Problem requirements: Every single entry needs to appear again exactly as given.

(Stored data entries)
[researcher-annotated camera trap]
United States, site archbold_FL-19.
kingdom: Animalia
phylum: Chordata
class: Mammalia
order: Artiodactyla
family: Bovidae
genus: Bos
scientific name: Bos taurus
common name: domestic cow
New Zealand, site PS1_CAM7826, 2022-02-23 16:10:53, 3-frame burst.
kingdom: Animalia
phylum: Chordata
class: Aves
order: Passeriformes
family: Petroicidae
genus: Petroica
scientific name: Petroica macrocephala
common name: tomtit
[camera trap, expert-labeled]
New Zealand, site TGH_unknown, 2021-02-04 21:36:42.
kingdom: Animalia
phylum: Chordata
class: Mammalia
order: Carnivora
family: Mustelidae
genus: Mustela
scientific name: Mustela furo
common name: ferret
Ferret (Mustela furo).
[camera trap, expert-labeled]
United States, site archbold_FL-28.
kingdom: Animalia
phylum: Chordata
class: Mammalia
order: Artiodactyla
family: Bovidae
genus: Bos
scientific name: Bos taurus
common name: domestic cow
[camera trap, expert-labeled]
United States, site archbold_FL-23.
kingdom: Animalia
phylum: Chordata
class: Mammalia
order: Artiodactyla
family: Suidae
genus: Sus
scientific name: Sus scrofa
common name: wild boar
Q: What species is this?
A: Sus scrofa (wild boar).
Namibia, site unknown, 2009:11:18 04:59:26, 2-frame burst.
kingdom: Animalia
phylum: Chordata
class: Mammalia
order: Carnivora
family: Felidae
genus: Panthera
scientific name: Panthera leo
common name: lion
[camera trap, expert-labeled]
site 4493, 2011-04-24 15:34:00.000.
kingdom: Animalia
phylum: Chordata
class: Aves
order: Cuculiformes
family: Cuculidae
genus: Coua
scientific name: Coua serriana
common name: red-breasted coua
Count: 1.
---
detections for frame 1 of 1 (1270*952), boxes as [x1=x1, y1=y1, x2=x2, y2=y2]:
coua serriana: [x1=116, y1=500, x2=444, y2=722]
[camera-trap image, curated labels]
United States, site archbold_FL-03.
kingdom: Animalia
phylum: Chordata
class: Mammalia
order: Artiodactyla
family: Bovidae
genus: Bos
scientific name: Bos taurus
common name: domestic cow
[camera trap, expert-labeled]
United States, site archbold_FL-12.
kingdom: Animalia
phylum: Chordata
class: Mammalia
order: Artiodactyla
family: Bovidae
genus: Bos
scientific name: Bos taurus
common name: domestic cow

Response area:
[researcher-annotated camera trap]
United States, site archbold_FL-19.
kingdom: Animalia
phylum: Chordata
class: Mammalia
order: Artiodactyla
family: Bovidae
genus: Bos
scientific name: Bos taurus
common name: domestic cow
New Zealand, site PS1_CAM7826, 2022-02-23 16:10:53, 3-frame burst.
kingdom: Animalia
phylum: Chordata
class: Aves
order: Passeriformes
family: Petroicidae
genus: Petroica
scientific name: Petroica macrocephala
common name: tomtit
[camera trap, expert-labeled]
New Zealand, site TGH_unknown, 2021-02-04 21:36:42.
kingdom: Animalia
phylum: Chordata
class: Mammalia
order: Carnivora
family: Mustelidae
genus: Mustela
scientific name: Mustela furo
common name: ferret
Ferret (Mustela furo).
[camera trap, expert-labeled]
United States, site archbold_FL-28.
kingdom: Animalia
phylum: Chordata
class: Mammalia
order: Artiodactyla
family: Bovidae
genus: Bos
scientific name: Bos taurus
common name: domestic cow
[camera trap, expert-labeled]
United States, site archbold_FL-23.
kingdom: Animalia
phylum: Chordata
class: Mammalia
order: Artiodactyla
family: Suidae
genus: Sus
scientific name: Sus scrofa
common name: wild boar
Q: What species is this?
A: Sus scrofa (wild boar).
Namibia, site unknown, 2009:11:18 04:59:26, 2-frame burst.
kingdom: Animalia
phylum: Chordata
class: Mammalia
order: Carnivora
family: Felidae
genus: Panthera
scientific name: Panthera leo
common name: lion
[camera trap, expert-labeled]
site 4493, 2011-04-24 15:34:00.000.
kingdom: Animalia
phylum: Chordata
class: Aves
order: Cuculiformes
family: Cuculidae
genus: Coua
scientific name: Coua serriana
common name: red-breasted coua
Count: 1.
---
detections for frame 1 of 1 (1270*952), boxes as [x1=x1, y1=y1, x2=x2, y2=y2]:
coua serriana: [x1=116, y1=500, x2=444, y2=722]
[camera-trap image, curated labels]
United States, site archbold_FL-03.
kingdom: Animalia
phylum: Chordata
class: Mammalia
order: Artiodactyla
family: Bovidae
genus: Bos
scientific name: Bos taurus
common name: domestic cow
[camera trap, expert-labeled]
United States, site archbold_FL-12.
kingdom: Animalia
phylum: Chordata
class: Mammalia
order: Artiodactyla
family: Bovidae
genus: Bos
scientific name: Bos taurus
common name: domestic cow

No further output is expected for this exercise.